“WHO merekomendasikan bahwa orang yang divaksin tidak boleh dibebaskan dari tindakan pengurangan risiko perjalanan lainnya,” tertera dalam pernyataan yang ditulis 5 Februari lalu.
Menurut WHO, orang-orang yang tidak memiliki akses mendapatkan vaksin Covid-19 akan secara tidak adil kebebasannya bergerak terhambat, jika bukti status vaksinasi misalnya lewat paspor vaksin tersebut jadi syarat seseorang untuk masuk atau keluar dari suatu negara.

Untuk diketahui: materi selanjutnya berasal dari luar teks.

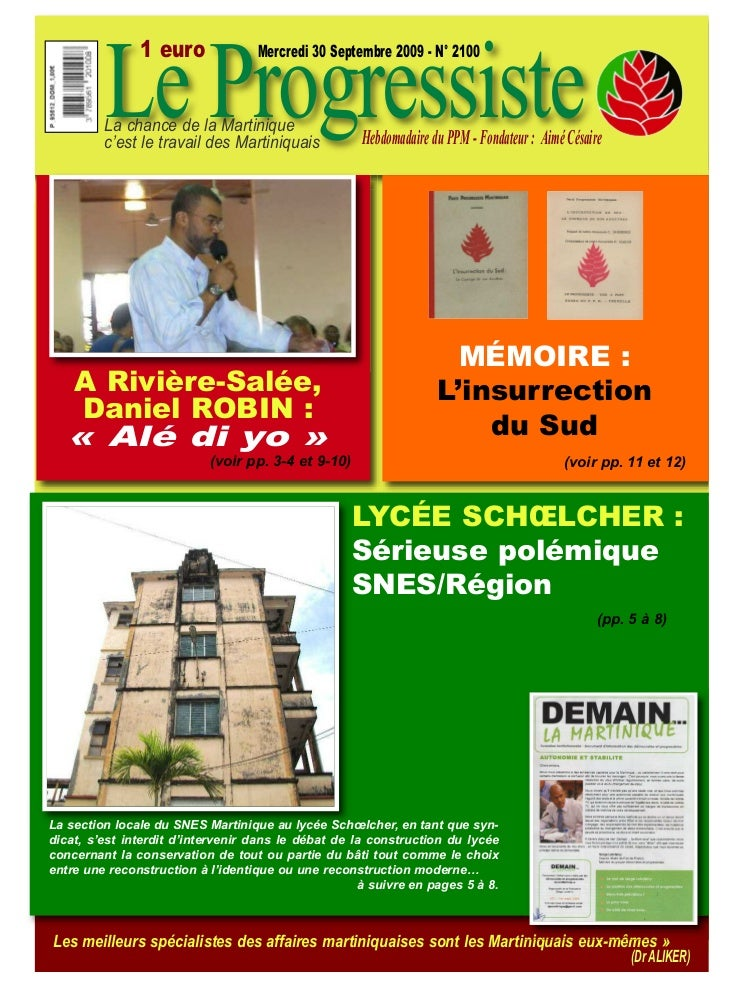 Le Progressiste               1 euro              Mercredi 30 Septembre 2009 - N° 2100         La chance de la Martinique ...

Senada dengan WHO, Dr. Deepti Gurdasani, Epidemiolog Klinis di Queen Mary University of London, Inggris menyebutkan, untuk saat ini ide paspor vaksin tersebut tidak didukung dengan bukti-bukti ilmiah yang cukup.
“Saya dapat melihat bahwa itu mungkin berguna dalam jangka panjang, tetapi saya khawatir ketika saya pikir bukti ilmiah tidak mendukungnya. Kita baru tahu sangat sedikit tentang keefektifan vaksin dalam mencegah infeksi atau bahkan penyakit tanpa gejala terhadap beberapa varian yang beredar di berbagai negara,” pungkas Dr. Deepti.